Occupational Disease Cases: Miscellaneous (Court of Appeals)

Ohio Workers’ Compensation Decisions
(Court of Appeals)

Occupational Disease: Miscellaneous

Select the case name to read the decision on the Ohio Supreme Court’s web site. For other issues, see our topic index to Ohio workers’ compensation decisions.

Birchfield v. Rubbermaid, Inc. (9/1/04)

Grant of summary judgment for employer of initial exposure was proper where there was evidence that a later exposure aggravated condition under the last injurious exposure rule.

Vote: 3-0
Opinion by: Judge Batchelder
Appellate District: 9

Brophey v. Admr., Ohio Bur. of Workers’ Comp. (2/12/08)

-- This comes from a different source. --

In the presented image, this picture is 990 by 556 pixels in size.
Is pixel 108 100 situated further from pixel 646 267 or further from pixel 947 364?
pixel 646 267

To participate for occupational disease, claimant must demonstrate that he suffered greater exposure as a result of employment than he would have otherwise (involving the second and third requirements of the occupational disease definition); where jury found that there was no greater exposure in employment, claimant is not entitled to participate for occupational disease.

Vote: 3-0
Opinion by: Judge DeGenaro
Appellate District: 7

Mackell v. Armco, Inc. (6/24/02)

Sleep deprivation is a common condition, and does not meet the requirements necessary to constitute an injury or occupational disease for workers’ compensation purposes; nor did evidence indicate that claimant’s travel to work fell within the special hazard exception to the “going and coming” rule.

Vote: 3-0
Opinion by: Judge Edwards
Appellate District: 5

Mataraza v. Euclid (6/9/11)

Trial court improperly granted summary judgment for employer against fire fighter who died due to heart attack where evidence indicated existence of “risk factors” for cardiovascular disease when fire fighter was hired because presence of risk factors does not establish disease existed when fire fighter hired. Under such circumstances, issue of fact existed regarding whether fire fighter contracted disease due to employment.

Vote: 2-1
Opinion by: Judge Kilbane
Appellate District: 8

McRoberts v. Gen. Elec. Co. (7/15/13)

Worker not entitled to participate for aggravation of non-occupational disease where aggravation does not qualify as occupational disease.

Vote:3-0
Opinion by: Judge Hendrickson
Appellate District: 12

Stoneman v. Zimmer Orthopaedic Surgical Prods, Inc. (10/2/08)

Wear and tear aggravation of a non-occupational disease is compensable when caused by stresses and strains which are greater than those ordinarily encountered.

Vote: 2-0, 1 concurs in part and dissents in part
Opinion by: Judge Stoneman
Appellate District: 5

Tharp v. Whirlpool (4/9/18)

Trial court erred in granting summary judgment for employer when evidence indicated that injured worker was not diagnosed with occupational disease until after date she started employment with employer.

Vote: 3-o
Opinion by: Shaw 
Appellate District:
3

Walker v. Ford Motor Co. (9/25/14)

Worker who claims that industrial exposure to toxic substance caused occupational disease must prove both “general causation” (that substance can cause the disease) and “specific causation” (that exposure caused worker to suffer the disease) to participate in the workers’ compensation fund.